Assigned task 1:
Answer these questions about the blog post, one line each:
(a) Which drinks, and how many parts of each, go into A Short Trip To Hell?
(b) What kind of books does Lola leave lying around?
(c) Whose vehicle does the writer say they could live in?
Assigned task 2:
Summarize the blog post in two sentences.

Now I can tell you’re totally thinking “but Noggy, that’s the shit you write. Are you sure this isn’t just a cheap plug disguised as a timely rant?” Maybe it is, maybe it isn’t. But my friendly neighborhood psychoanalyst bar tender assures me that at my discount McDonald’s coffee age, self-promotion and yelling at clouds are valid coping strategies. And my writing can’t sell itself. Apparently…

I’ve said this before and I’ll say it again, so many goddamn loss and grief riddled books feel like award bait these days. And yes, I’m sure I’m exaggerating, but those are the books that get all the press and attention and critical acclaim. Lola loves them, of course. She leaves them lying around to tempt me into reading them, talks about the exquisite writing and fabulous depth. How the authors turn a despondent phrase. How they rock gloomy readings. How they dress like 70’s era drapes. Flashes her… exquisite covers.  I never fall for her tricks. Grief and loss. Loss and grief. Real god damn life!

No thanks.

I’ve had my fill of real god damn life and I’m hungry for Mexican Mennonite tacos. And you should be as well.

Today’s non-grief filled Detonation happy hour(s) cocktail is the appropriately named A Short Trip To Hell.

  • 2 parts Peach Schnapps
  • 2 parts Strawberry Schnapps
  • 2 parts Wildberry Schnapps
  • 1 part Jagermeister
  • 8 parts Energy drink of Choice.

Shake the energy drink and Schnapps in a cocktail shaker filled with ice. Strain into a tumbler. Put the Jagermeister into a shot glass, drop in the shot, and take the express elevator to Hell.

Detonation #21: When Life Gives You Lemons…

You learn a lot about yourself. The first thing I learned is that I am undoubtably in the shit. It’s up to my neck. And I put myself there.

I’m debating over how specific to be. This is personal. It’s the hugest thing. To me anyway. Others have been through worse. There are refugees who’ve walked away from a lot more than I have. I can live in Noggy’s Pontiac Aztek if I have to.

But my creative engine is completely busted. I miss writing. I miss coaxing something real out of a few nebulous thoughts. Everything is sour now. I’ve always been the kind of person who can’t write if I’m too down or too giddy. I gotta be on an even keel.

Data under study:
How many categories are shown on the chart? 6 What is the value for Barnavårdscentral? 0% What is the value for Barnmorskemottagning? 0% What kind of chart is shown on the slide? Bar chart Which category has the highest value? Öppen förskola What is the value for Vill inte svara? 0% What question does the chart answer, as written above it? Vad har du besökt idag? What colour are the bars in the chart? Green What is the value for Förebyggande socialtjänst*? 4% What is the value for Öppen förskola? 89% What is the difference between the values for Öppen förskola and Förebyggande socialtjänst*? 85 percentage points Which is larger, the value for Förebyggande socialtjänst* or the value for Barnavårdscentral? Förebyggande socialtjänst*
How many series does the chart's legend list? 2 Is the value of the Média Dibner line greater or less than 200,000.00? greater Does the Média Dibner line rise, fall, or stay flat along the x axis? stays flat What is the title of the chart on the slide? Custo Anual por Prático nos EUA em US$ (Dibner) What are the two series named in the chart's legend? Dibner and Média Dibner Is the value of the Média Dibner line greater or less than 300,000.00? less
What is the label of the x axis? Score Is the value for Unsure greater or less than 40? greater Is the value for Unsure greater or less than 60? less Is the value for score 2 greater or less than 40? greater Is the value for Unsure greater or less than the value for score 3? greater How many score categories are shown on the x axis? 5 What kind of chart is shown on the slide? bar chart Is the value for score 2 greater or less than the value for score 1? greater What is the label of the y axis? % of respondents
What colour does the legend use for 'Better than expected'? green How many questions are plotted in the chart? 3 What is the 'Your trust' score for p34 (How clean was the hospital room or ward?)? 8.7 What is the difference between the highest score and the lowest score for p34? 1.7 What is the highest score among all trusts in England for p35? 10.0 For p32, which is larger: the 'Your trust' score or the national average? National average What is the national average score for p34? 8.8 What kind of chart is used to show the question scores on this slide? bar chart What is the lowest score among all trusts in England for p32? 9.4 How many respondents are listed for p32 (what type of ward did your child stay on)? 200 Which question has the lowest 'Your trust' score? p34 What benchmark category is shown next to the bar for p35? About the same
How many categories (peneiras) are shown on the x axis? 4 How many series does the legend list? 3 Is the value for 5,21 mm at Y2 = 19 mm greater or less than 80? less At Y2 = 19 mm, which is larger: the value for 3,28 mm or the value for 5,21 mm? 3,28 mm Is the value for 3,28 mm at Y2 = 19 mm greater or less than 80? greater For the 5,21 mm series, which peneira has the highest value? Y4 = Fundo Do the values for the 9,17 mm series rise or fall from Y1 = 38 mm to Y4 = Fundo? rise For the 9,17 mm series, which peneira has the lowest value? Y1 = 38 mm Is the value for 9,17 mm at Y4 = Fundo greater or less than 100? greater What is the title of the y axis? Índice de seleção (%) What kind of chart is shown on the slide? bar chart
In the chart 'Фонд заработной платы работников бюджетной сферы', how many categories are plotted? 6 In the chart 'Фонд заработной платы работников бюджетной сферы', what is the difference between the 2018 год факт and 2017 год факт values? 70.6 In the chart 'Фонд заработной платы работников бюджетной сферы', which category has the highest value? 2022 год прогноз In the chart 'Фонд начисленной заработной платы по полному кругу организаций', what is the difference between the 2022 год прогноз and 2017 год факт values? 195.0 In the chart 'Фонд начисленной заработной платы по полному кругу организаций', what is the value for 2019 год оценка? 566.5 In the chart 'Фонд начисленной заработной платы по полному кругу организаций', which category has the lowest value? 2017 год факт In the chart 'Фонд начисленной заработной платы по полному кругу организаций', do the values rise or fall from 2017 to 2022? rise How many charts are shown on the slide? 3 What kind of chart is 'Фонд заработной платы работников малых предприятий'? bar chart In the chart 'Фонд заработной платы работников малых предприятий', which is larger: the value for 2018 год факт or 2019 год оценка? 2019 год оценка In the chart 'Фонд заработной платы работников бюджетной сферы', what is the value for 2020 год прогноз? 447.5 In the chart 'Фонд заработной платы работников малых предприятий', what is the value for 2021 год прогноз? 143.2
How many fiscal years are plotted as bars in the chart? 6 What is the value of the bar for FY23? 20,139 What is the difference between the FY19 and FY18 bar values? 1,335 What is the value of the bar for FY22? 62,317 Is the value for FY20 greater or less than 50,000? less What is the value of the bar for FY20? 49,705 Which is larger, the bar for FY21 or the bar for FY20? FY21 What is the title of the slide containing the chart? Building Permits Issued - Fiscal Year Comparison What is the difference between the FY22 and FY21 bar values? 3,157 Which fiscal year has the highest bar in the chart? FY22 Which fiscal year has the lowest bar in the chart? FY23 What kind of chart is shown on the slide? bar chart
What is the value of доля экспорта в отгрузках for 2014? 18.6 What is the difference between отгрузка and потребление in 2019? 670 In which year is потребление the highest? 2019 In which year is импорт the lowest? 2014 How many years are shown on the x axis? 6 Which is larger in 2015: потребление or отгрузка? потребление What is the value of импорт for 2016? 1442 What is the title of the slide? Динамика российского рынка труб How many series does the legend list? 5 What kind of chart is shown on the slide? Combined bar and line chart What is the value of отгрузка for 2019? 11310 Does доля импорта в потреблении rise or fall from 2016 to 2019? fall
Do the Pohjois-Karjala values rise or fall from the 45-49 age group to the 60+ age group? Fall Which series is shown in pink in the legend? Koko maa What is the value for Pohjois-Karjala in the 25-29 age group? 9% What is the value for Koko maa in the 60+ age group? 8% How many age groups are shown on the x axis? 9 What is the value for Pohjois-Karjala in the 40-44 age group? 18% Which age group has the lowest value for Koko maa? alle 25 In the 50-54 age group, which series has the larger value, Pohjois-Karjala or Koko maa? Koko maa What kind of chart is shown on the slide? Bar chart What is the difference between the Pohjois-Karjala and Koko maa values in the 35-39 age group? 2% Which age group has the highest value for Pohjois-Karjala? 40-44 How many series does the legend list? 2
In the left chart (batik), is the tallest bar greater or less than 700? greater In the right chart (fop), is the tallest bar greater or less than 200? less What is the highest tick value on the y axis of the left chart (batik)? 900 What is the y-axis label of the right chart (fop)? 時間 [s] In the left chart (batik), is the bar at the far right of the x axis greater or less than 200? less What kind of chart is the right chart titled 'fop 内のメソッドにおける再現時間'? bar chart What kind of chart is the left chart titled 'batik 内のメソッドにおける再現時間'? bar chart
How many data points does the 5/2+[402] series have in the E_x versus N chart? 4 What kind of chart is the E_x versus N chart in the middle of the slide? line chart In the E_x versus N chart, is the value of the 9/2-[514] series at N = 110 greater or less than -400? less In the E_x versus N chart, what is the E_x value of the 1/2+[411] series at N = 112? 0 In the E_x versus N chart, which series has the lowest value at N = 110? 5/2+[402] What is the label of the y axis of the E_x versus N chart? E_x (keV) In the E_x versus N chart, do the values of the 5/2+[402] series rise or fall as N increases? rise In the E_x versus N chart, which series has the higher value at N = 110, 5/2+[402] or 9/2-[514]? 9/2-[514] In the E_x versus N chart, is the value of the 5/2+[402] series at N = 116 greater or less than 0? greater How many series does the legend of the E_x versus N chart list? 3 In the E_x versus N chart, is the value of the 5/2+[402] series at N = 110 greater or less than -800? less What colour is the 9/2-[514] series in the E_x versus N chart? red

Task response 1:
(a) 2 parts Peach Schnapps, 2 parts Strawberry Schnapps, 2 parts Wildberry Schnapps, 1 part Jagermeister and 8 parts energy drink of choice.
(b) Books riddled with loss and grief.
(c) Noggy's Pontiac Aztek.

Task response 2:
The writer complains that books full of loss and grief get the press and critical acclaim, refuses Lola's attempts to get them read, and offers a recipe for a cocktail called A Short Trip To Hell. In Detonation #21, the writer admits to being in a mess of their own making and says their creative engine is busted, since they can only write when on an even keel.